EigenTrace measures semantic displacement in AI text summarization. When five frontier models summarize the same news article, certain words get dropped and others get added. The pattern is not random — it is systematic, content-dependent, and consistent across all models tested.

The displacement is 74% stronger when the story involves an AI developer. The entity swap test confirms this: swap the company name, the displacement follows the entity (p = 0.0085, d = 0.471). Eight statistical tests →

This raises a question we cannot yet answer: is this a bias that better training would fix, or a stable attractor that the system returns to even under perturbation?

The distinction matters. A bias implies a solution: retrain with better data. A dynamics implies a constraint: the system has a shape, and that shape has consequences regardless of training choices.

The Lyapunov Question

In dynamical systems, Lyapunov stability describes systems that return to equilibrium after being pushed away from it. A ball at the bottom of a bowl. Push it — it rolls back. The bowl is the basin. The ball's resting position is the attractor.

If alignment training creates something like this — a basin in the model's output space where low-volatility, institutionally-smooth language is the attractor — then the systematic softening EigenTrace measures might not be a bug to fix. It might be the shape of the bowl.

We do not claim this is the case. We describe three experimental frameworks that would test it, and note what our own data already constrains.

The Test That Matters

The real test is not whether a Lyapunov function can be retrofitted — it always can. The test is whether a function V, constructed from first principles (the reward model, the KL term, a measurable output statistic), actually predicts things you don't already know.

Predictions that would count:

Which prompts will resist attenuation. V should identify prompt categories where the basin is shallow — where small perturbations escape the attractor and produce unattenuated output. We should be able to predict these categories before testing them.

Where basin boundaries fall. There should be measurable phase transitions — not gradual degradation — at specific perturbation scales in activation space. The boundary locations should be predictable from V, not discovered empirically and then explained retroactively.

Cross-model transfer. If V captures genuine dynamics rather than corpus-specific statistics, a stability measure constructed from one model should predict basin geometry, jailbreak susceptibility, or attenuation patterns in a different model with different architecture and training data. Within-model prediction sits too close to retrofitting. Cross-model prediction requires the dynamics to be architecture-independent.

Training progression. V should predict how attenuation scales with training compute. At what point during RLHF does the basin form? Does it deepen monotonically, or does it crystallize at a phase transition?

Why This Matters Beyond Theory

A bias is a tendency you can correct.

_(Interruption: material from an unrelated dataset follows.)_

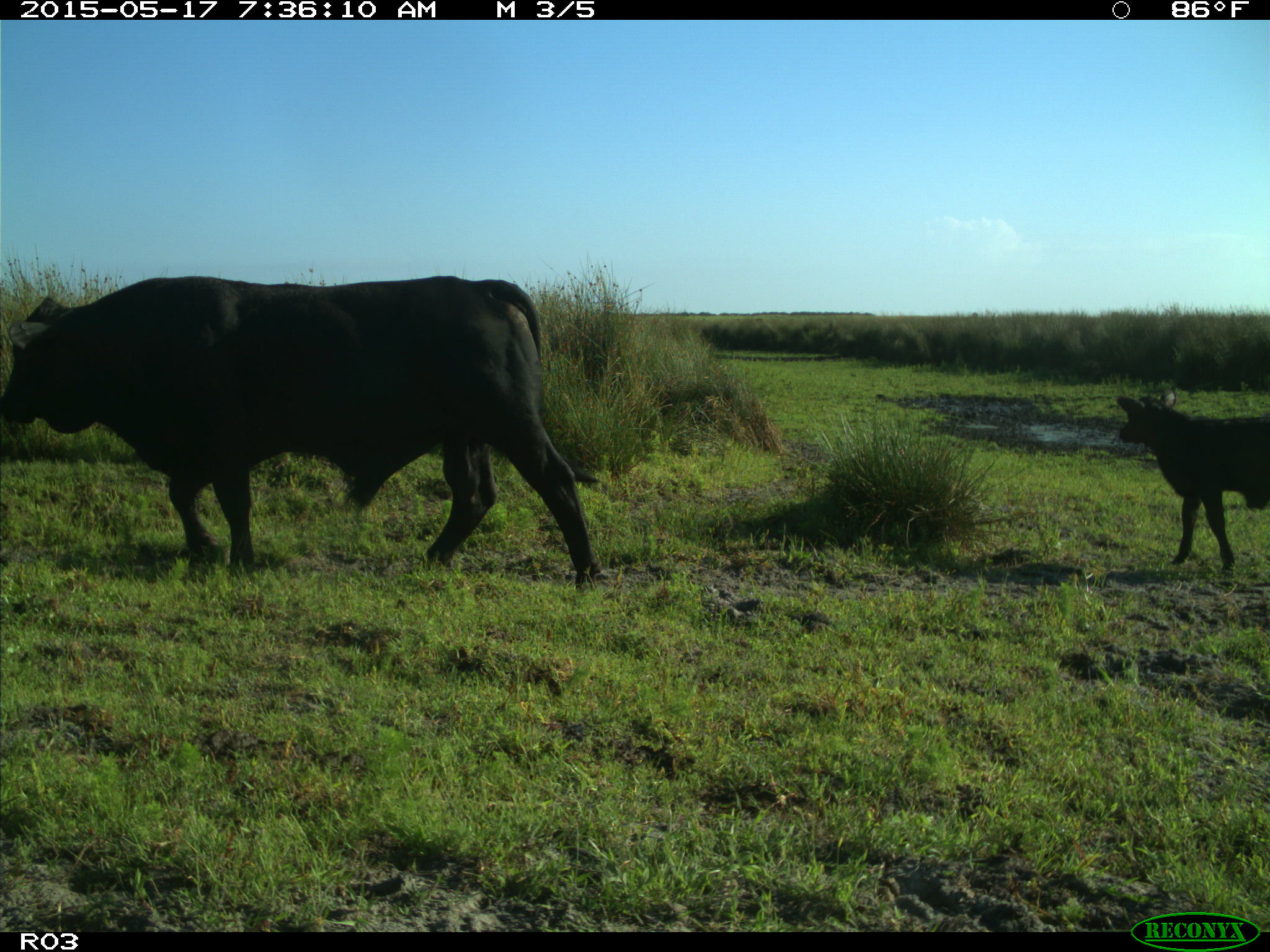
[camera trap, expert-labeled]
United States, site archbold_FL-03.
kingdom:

A dynamics is terrain.

If the displacement EigenTrace measures is a bias, the solution is straightforward: better training data, better objectives, better evaluation. The problem has a fix.

If it is a dynamics — a stable basin that the system returns to when perturbed — the implications are different. Better prompts don't move mountains. Any organization using language models for financial analysis, legal review, due diligence, intelligence synthesis — anywhere precise causal language matters — would have a quantifiable blind spot that cannot be engineered around with prompting tricks.

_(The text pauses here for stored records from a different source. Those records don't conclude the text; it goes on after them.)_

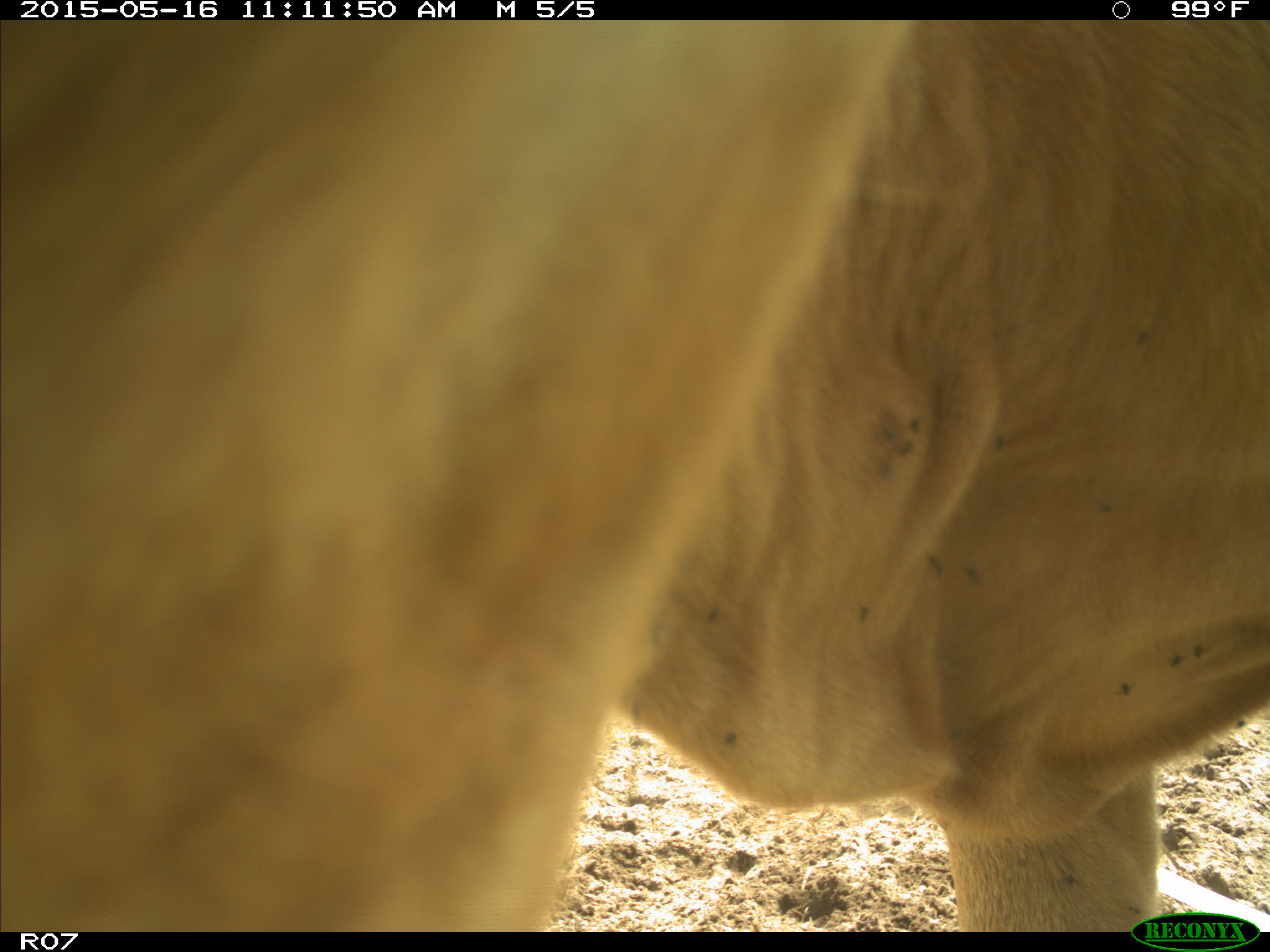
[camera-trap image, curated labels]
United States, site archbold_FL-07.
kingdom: Animalia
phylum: Chordata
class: Mammalia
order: Artiodactyla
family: Bovidae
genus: Bos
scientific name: Bos taurus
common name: domestic cow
Bos taurus (domestic cow).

And if five frontier models share roughly the same basin geometry — which the cross-model consistency in EigenTrace data suggests — then thousands of organizations running inference on those models inherit the same softening, in the same direction, on the same topics. That is a monoculture risk in information infrastructure.

Whether that's an existential concern or a manageable engineering problem depends on what you're using the models for. But you cannot pretend the terrain isn't there once you've measured it.

What We Cannot Yet Do

We have not constructed V. We have not run perturbation experiments. We have not demonstrated phase transitions in activation space. We have not tested cross-model transfer of stability measures.

What we have is a systematic displacement pattern that is consistent across five models, survives eight statistical robustness tests, and appears to be inherited from the training corpus rather than produced by alignment training. The Lyapunov framework is a hypothesis about why the pattern has the shape it does — why it's stable, why it's consistent, why it resists perturbation.

The hypothesis earns its keep only if it generates predictions that simpler accounts ("the models learned consistent stylistic patterns") do not. Recovery times, basin widths, phase-transition locations, cross-model transfer coefficients — these are the numerical predictions a stability-theoretic account would produce and a distributional-regularity account would not.

Until those predictions exist and can be tested, "Lyapunov" is a lens, not a finding. We state this because stating it is what separates methodology from rhetoric.